Updated 03/24/2016: But a
recent example of a no less serious problem with encodings in PostgreSQL.
Summing up, I do not see in such things reasons for the typical conclusions that they make. If someone thinks that there is no such thing in other DBMS, then
I have bad news . Since we are talking here in the context of PostgreSQL, you can search for the keywords “postgresql gotchas”, where funny things happen.
If you try to generalize it and formulate it correctly, then I would say so. In MySQL, compliance with SQL standards has never been a priority, and overall compliance is lower than in many other DBMSs, including PostgreSQL, where compliance with standards is one of the top priorities.
But love MySQL is not for it , and more on that later.
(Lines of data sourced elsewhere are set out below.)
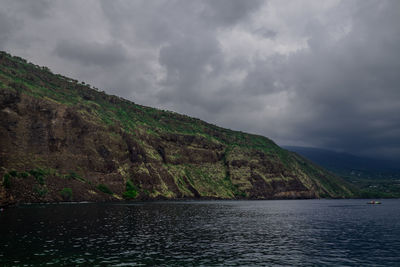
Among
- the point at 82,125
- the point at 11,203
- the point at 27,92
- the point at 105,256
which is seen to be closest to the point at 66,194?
the point at 11,203

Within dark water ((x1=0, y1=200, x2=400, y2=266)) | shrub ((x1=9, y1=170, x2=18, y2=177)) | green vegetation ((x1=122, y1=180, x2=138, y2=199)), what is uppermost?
shrub ((x1=9, y1=170, x2=18, y2=177))

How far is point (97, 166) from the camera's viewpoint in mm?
166875

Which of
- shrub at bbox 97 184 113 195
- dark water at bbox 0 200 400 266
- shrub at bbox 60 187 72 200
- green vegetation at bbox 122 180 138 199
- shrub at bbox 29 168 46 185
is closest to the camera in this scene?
dark water at bbox 0 200 400 266

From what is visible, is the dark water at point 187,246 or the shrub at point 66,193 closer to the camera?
the dark water at point 187,246

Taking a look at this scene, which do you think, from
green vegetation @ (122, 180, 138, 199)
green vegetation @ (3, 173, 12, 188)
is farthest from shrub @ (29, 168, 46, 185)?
green vegetation @ (122, 180, 138, 199)

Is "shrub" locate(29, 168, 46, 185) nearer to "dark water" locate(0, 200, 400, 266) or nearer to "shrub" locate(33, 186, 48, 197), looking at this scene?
"shrub" locate(33, 186, 48, 197)

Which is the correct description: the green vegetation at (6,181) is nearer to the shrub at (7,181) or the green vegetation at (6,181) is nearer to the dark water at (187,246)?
the shrub at (7,181)

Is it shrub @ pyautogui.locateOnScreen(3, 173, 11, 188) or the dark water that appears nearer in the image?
the dark water

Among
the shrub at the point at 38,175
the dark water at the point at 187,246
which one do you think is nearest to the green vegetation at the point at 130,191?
the shrub at the point at 38,175

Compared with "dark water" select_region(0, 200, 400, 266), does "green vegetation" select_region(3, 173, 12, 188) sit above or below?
above

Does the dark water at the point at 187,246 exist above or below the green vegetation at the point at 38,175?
below

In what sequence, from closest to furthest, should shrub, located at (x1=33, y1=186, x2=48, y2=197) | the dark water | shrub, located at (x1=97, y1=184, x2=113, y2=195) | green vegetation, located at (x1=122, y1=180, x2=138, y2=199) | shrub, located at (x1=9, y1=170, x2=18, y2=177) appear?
the dark water → shrub, located at (x1=9, y1=170, x2=18, y2=177) → shrub, located at (x1=33, y1=186, x2=48, y2=197) → shrub, located at (x1=97, y1=184, x2=113, y2=195) → green vegetation, located at (x1=122, y1=180, x2=138, y2=199)

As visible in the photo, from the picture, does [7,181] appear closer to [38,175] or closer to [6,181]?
[6,181]

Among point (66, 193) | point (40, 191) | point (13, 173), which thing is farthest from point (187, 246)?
point (66, 193)
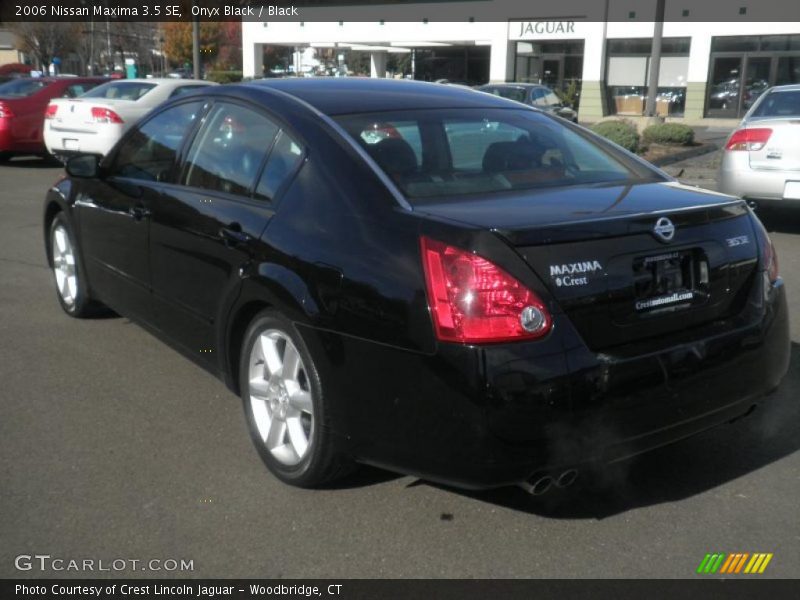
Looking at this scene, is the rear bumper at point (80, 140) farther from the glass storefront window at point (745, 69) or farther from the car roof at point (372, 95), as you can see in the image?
the glass storefront window at point (745, 69)

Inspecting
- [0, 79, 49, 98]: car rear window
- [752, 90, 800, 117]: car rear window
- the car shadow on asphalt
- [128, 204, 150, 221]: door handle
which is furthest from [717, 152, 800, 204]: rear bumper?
[0, 79, 49, 98]: car rear window

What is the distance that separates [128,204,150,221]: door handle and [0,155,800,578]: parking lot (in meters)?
0.93

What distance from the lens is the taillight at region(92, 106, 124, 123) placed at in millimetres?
13367

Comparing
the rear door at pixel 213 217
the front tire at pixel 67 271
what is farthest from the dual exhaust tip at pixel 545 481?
the front tire at pixel 67 271

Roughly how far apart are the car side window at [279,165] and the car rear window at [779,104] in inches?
288

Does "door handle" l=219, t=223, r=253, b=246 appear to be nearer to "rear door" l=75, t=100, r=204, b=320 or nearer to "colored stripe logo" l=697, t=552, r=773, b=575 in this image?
"rear door" l=75, t=100, r=204, b=320

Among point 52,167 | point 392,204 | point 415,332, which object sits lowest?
point 52,167

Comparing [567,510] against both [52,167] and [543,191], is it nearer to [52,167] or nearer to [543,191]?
[543,191]

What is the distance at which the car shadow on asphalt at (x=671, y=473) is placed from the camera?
3.49m

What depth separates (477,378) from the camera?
9.25 ft

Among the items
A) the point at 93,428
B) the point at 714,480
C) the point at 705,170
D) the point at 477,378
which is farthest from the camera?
the point at 705,170

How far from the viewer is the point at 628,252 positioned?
3.05 m

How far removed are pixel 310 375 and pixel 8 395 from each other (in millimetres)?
2175
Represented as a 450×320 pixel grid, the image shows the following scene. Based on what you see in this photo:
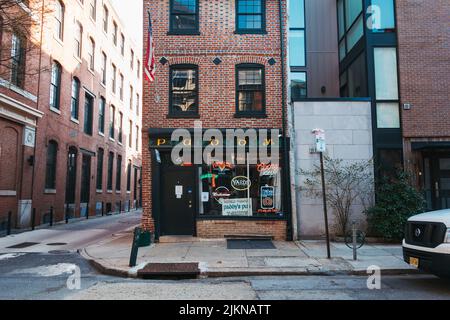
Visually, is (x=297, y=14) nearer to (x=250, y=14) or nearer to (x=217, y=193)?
(x=250, y=14)

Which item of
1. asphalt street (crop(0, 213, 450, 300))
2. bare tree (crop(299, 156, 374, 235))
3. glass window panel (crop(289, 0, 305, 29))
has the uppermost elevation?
glass window panel (crop(289, 0, 305, 29))

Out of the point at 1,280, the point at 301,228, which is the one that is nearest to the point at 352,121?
the point at 301,228

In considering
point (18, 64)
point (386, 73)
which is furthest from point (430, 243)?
point (18, 64)

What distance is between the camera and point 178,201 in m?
12.2

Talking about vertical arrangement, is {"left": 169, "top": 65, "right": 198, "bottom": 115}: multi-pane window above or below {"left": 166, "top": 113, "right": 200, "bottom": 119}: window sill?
above

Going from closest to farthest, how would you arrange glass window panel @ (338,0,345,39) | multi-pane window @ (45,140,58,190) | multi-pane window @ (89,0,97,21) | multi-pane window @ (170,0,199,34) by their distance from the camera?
multi-pane window @ (170,0,199,34)
glass window panel @ (338,0,345,39)
multi-pane window @ (45,140,58,190)
multi-pane window @ (89,0,97,21)

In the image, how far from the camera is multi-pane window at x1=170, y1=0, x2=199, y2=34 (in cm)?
1273

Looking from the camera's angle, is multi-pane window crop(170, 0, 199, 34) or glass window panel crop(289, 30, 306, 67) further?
glass window panel crop(289, 30, 306, 67)

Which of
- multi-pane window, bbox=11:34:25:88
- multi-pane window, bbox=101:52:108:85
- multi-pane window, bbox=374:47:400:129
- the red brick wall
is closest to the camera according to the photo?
multi-pane window, bbox=11:34:25:88

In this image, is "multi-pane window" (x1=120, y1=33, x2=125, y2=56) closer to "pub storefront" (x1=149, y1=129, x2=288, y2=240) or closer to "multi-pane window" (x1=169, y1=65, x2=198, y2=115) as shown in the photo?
"multi-pane window" (x1=169, y1=65, x2=198, y2=115)

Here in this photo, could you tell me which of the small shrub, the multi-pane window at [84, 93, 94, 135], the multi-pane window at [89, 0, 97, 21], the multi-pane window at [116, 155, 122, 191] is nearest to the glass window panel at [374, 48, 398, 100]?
the small shrub

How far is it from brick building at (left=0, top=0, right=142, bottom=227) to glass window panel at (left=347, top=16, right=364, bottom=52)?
33.4 ft
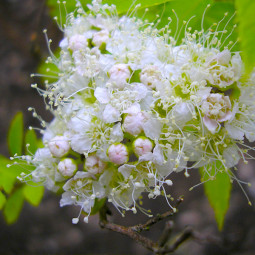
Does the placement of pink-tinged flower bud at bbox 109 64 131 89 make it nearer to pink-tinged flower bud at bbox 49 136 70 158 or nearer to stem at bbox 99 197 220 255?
pink-tinged flower bud at bbox 49 136 70 158

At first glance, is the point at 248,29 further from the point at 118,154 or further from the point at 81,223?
the point at 81,223

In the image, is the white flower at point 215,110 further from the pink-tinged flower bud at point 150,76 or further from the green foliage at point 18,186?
the green foliage at point 18,186

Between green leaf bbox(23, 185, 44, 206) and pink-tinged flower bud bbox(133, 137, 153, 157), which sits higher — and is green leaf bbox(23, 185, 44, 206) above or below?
below

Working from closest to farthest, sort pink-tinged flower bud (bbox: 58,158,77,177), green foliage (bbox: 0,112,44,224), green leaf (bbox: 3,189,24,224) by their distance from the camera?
pink-tinged flower bud (bbox: 58,158,77,177)
green foliage (bbox: 0,112,44,224)
green leaf (bbox: 3,189,24,224)

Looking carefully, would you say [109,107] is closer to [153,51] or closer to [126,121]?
[126,121]

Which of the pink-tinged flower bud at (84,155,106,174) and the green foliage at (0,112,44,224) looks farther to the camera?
the green foliage at (0,112,44,224)

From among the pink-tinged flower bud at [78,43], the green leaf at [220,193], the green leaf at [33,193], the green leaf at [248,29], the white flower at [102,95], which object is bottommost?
the green leaf at [33,193]

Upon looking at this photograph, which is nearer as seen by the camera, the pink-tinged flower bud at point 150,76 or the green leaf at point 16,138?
the pink-tinged flower bud at point 150,76

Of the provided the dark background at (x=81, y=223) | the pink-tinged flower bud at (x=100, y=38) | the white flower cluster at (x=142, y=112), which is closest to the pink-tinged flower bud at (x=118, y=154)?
the white flower cluster at (x=142, y=112)

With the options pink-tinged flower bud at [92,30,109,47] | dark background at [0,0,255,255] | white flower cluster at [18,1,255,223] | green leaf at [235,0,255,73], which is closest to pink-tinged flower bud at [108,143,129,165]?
white flower cluster at [18,1,255,223]
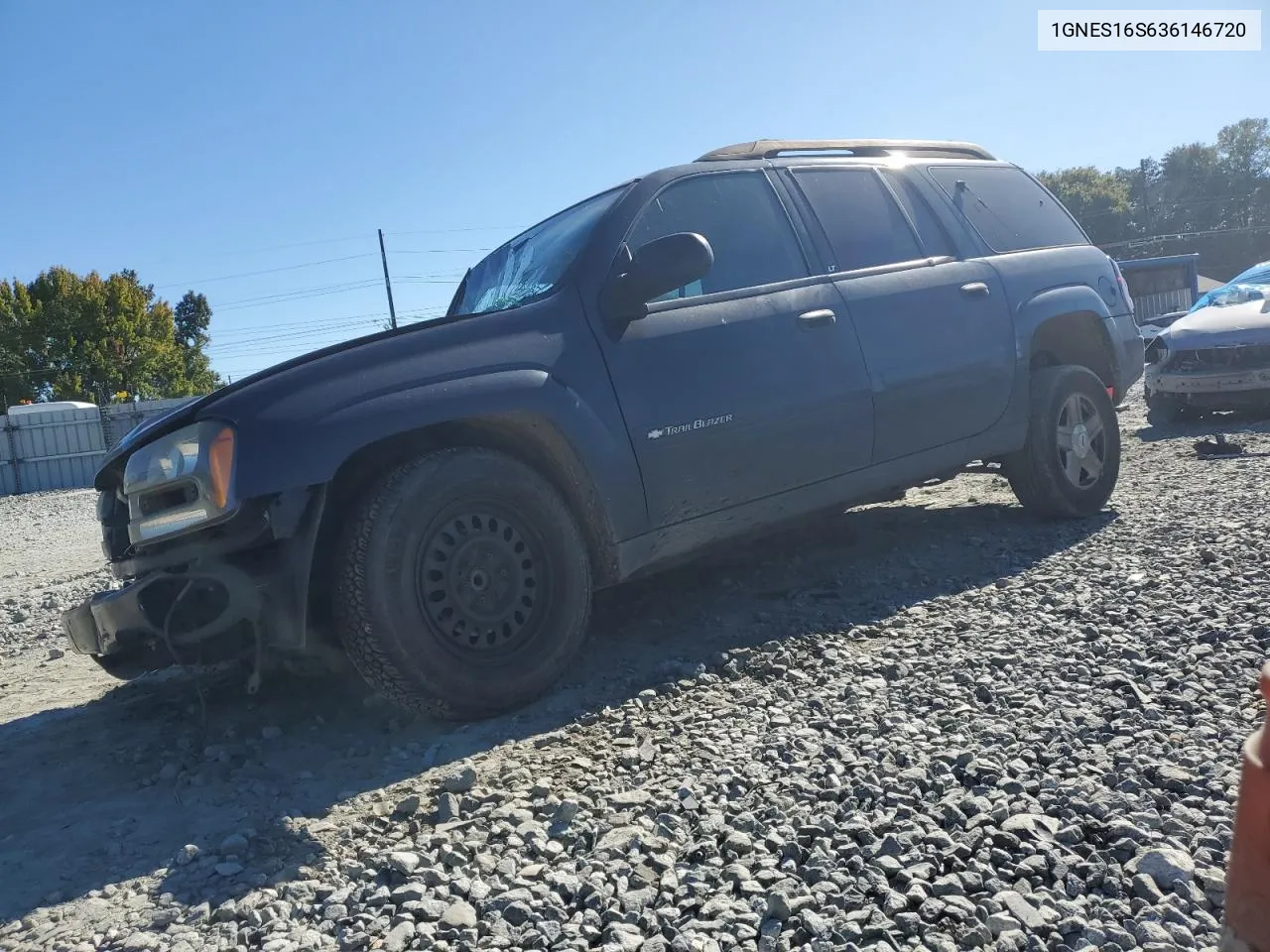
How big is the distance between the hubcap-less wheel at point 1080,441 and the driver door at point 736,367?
1694mm

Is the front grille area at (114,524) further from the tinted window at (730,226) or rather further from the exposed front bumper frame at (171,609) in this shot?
the tinted window at (730,226)

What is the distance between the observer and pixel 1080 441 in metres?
5.28

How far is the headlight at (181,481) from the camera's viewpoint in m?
2.86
Updated 11/22/2015: There are exceptions to the general rule, i.e. Cases where MySQL supports the standard (s) better than PostgreSQL.
An article on the topic .
Conclusion
I'm still going to write separate publications on the replication and comparison of MySQL with PostgreSQL from the user's MySQL point of view. But before that I would like to close the topic of MySQL criticism from the PostgreSQL community. This is important because such publications are expected to cause a flurry of comments in the style of "no community and divides by zero quietly!". In order not to answer many times, it is more convenient to collect all the answers in one place. Thank you all for the comments, I hope I did not miss anything.